Output every one of the following rows verbatim, with the same line breaks, spacing and punctuation.

-- begin --

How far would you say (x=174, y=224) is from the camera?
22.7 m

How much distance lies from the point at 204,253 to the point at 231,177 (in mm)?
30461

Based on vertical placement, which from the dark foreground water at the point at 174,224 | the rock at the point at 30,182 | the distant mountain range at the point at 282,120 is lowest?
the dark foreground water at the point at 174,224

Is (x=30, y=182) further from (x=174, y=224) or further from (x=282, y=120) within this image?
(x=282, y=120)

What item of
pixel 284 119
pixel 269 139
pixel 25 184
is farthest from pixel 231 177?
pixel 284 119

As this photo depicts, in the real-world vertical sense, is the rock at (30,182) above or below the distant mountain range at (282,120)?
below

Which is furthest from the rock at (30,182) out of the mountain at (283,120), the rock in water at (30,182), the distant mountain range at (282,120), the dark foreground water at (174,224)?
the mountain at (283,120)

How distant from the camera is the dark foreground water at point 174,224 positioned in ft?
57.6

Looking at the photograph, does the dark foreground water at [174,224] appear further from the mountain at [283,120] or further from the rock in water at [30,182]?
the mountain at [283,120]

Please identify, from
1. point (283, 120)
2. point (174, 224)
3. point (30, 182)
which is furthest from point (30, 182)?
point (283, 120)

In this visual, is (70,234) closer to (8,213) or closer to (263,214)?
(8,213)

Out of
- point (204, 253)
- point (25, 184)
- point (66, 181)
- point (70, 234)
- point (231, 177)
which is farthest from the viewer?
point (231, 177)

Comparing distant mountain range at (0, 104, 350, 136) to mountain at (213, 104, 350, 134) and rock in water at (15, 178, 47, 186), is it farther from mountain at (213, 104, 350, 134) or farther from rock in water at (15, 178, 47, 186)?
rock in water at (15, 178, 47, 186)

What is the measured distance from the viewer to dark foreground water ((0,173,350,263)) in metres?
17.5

-- end --

▸ **Solution to this problem**:
How far would you say (x=174, y=224) is from the camera?
22.7 m

How much distance lies from the point at 204,253 to the point at 231,177 (in mm)?
30461

Based on vertical placement, which from the dark foreground water at the point at 174,224 | the rock at the point at 30,182 | the distant mountain range at the point at 282,120 is lowest?
the dark foreground water at the point at 174,224

Is (x=30, y=182) further from (x=174, y=224) or further from (x=282, y=120) within this image?
(x=282, y=120)

What item of
pixel 284 119
pixel 269 139
pixel 25 184
is farthest from pixel 231 177?
pixel 284 119

As this photo depicts, in the real-world vertical sense, is the rock at (30,182) above or below the distant mountain range at (282,120)?
below

Which is furthest from the rock at (30,182) out of the mountain at (283,120), the rock in water at (30,182), the distant mountain range at (282,120), the dark foreground water at (174,224)?
the mountain at (283,120)

How distant from the camera is the dark foreground water at point 174,224 positioned in ft?
57.6

Looking at the photograph, does the dark foreground water at [174,224] appear further from the mountain at [283,120] or further from the rock in water at [30,182]?
the mountain at [283,120]

Please identify, from
1. point (283, 120)
2. point (174, 224)
3. point (30, 182)
which is furthest from point (30, 182)?
point (283, 120)

In this visual, is (70,234) closer to (8,213) or closer to (263,214)?
(8,213)

Out of
- point (204, 253)
- point (25, 184)
- point (66, 181)
- point (70, 234)
- point (231, 177)
which is farthest from the viewer?
point (231, 177)

Comparing distant mountain range at (0, 104, 350, 136) to mountain at (213, 104, 350, 134) and rock in water at (15, 178, 47, 186), is it farther from mountain at (213, 104, 350, 134) or farther from rock in water at (15, 178, 47, 186)?
rock in water at (15, 178, 47, 186)

What is the measured distance from the viewer to dark foreground water ((0,173,350,263)) in metres?
17.5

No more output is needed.